Stored items
○ ○ ○ ○ ○ ○ ○
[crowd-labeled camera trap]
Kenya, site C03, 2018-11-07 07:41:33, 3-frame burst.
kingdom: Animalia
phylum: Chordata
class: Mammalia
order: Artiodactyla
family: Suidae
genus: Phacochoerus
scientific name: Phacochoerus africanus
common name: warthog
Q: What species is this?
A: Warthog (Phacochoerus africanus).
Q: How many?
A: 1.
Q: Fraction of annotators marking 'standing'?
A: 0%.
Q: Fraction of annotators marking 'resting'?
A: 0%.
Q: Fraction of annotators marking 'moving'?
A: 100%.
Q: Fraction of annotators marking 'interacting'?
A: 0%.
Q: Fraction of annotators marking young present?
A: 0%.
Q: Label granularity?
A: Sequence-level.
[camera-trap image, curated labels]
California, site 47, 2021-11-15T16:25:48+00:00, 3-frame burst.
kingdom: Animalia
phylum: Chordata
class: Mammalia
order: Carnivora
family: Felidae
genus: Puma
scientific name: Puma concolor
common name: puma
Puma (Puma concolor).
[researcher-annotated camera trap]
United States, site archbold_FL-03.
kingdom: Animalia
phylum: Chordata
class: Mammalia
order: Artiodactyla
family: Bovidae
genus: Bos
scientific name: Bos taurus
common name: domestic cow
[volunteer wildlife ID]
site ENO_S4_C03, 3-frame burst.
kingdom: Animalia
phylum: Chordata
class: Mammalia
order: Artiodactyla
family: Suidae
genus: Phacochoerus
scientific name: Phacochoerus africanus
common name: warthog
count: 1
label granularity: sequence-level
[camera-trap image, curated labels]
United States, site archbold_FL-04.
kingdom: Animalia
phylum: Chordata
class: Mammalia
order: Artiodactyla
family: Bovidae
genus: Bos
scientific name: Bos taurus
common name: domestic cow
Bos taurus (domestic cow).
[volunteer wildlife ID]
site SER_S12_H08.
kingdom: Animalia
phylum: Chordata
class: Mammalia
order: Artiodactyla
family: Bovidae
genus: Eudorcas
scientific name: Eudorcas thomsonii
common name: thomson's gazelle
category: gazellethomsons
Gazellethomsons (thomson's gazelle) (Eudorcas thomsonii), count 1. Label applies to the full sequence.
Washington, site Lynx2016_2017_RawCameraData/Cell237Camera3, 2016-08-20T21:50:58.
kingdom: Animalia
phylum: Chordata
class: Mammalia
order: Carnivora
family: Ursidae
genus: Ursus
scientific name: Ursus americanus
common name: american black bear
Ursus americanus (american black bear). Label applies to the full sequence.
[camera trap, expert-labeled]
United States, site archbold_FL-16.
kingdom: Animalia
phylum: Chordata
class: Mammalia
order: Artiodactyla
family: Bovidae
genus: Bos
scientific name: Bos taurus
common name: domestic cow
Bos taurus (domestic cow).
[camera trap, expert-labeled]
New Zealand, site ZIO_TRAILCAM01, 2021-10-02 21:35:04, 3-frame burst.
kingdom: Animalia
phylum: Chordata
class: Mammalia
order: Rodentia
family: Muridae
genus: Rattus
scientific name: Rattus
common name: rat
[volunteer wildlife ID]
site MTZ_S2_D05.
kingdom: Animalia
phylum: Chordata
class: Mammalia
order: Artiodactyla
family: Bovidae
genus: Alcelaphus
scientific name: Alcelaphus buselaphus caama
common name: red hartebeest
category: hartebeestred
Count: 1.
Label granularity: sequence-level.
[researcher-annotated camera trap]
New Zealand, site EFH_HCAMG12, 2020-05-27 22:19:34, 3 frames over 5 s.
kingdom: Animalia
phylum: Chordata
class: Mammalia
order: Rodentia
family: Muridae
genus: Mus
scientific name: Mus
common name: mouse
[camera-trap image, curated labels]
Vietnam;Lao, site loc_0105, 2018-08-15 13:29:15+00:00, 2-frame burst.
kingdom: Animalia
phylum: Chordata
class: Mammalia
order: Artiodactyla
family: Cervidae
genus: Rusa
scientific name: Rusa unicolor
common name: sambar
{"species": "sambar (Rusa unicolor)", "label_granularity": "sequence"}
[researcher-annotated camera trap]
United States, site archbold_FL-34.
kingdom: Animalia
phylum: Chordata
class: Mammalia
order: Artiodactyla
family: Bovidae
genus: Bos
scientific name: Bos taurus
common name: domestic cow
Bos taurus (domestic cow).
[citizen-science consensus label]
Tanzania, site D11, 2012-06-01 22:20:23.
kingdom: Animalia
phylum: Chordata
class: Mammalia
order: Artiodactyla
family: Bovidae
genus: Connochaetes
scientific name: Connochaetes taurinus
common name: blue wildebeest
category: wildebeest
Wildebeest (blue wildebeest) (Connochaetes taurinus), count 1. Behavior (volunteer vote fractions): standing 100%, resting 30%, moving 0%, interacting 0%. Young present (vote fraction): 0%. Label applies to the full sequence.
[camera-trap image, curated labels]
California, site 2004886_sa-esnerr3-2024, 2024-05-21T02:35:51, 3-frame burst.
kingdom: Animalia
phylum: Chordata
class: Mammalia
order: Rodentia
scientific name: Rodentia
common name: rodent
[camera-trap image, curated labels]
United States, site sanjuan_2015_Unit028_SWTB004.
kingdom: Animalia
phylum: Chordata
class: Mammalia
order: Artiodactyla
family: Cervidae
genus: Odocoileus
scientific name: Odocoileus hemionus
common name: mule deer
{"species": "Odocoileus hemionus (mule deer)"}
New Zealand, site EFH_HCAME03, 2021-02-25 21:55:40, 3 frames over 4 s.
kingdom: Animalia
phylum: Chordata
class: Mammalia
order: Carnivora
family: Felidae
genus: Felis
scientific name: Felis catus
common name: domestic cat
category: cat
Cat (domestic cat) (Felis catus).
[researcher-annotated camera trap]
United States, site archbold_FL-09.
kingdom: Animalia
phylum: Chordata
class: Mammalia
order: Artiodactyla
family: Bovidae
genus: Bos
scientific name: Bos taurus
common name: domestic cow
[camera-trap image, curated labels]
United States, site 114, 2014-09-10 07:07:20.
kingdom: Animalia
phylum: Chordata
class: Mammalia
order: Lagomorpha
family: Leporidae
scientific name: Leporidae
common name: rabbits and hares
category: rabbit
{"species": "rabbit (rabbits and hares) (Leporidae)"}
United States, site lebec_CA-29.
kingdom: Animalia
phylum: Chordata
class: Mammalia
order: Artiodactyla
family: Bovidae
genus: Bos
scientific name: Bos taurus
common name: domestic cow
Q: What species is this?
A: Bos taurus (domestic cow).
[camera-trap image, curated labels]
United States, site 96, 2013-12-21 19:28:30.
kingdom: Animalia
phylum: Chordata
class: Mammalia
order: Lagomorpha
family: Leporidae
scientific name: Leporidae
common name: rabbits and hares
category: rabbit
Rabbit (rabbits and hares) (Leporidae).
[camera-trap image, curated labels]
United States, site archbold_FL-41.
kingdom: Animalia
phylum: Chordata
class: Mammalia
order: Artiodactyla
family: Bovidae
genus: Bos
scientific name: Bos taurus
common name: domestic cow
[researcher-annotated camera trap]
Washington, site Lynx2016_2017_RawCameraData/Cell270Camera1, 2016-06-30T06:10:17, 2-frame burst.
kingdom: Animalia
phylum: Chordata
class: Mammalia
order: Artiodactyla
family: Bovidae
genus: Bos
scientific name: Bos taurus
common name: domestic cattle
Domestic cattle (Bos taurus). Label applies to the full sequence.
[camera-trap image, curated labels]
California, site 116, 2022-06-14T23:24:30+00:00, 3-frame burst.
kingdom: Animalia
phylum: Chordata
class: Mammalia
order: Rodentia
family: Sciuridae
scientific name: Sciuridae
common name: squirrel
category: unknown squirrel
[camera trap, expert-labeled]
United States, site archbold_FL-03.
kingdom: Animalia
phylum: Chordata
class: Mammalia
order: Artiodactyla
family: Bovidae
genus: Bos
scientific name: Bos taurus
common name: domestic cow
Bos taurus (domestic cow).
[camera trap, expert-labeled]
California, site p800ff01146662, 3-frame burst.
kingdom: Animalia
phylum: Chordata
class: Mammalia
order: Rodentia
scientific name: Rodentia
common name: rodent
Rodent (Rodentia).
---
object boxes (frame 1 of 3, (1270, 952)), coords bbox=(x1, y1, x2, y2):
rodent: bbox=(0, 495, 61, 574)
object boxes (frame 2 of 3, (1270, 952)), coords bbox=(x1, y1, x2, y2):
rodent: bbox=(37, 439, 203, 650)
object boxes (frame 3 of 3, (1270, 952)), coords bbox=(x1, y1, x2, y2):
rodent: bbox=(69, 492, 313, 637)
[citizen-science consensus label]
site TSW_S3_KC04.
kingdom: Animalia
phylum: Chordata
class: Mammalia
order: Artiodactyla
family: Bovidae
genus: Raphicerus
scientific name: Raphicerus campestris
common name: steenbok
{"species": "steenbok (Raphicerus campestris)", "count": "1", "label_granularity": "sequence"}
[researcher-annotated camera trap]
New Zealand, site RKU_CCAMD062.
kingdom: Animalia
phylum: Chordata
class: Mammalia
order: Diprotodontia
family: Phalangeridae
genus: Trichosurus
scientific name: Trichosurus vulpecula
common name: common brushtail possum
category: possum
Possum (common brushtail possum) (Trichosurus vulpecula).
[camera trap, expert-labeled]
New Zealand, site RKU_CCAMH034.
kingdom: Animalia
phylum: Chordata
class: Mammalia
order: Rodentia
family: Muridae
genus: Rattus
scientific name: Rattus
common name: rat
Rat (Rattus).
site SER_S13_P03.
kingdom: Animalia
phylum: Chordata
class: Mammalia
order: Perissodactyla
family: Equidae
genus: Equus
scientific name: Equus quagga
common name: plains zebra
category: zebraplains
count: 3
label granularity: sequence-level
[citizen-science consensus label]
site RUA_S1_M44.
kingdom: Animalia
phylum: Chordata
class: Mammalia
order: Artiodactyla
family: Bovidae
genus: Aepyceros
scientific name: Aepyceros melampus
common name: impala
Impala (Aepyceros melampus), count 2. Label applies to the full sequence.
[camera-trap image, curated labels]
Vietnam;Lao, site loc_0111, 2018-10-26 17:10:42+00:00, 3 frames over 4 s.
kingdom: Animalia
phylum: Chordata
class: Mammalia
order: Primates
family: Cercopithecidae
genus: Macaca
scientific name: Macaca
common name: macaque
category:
○ ○ ○ ○ ○ ○ ○
WHAT TO DO: The answer must be every line of the records that contains the word "marking".

YOUR RESPONSE:
Q: Fraction of annotators marking 'standing'?
Q: Fraction of annotators marking 'resting'?
Q: Fraction of annotators marking 'moving'?
Q: Fraction of annotators marking 'interacting'?
Q: Fraction of annotators marking young present?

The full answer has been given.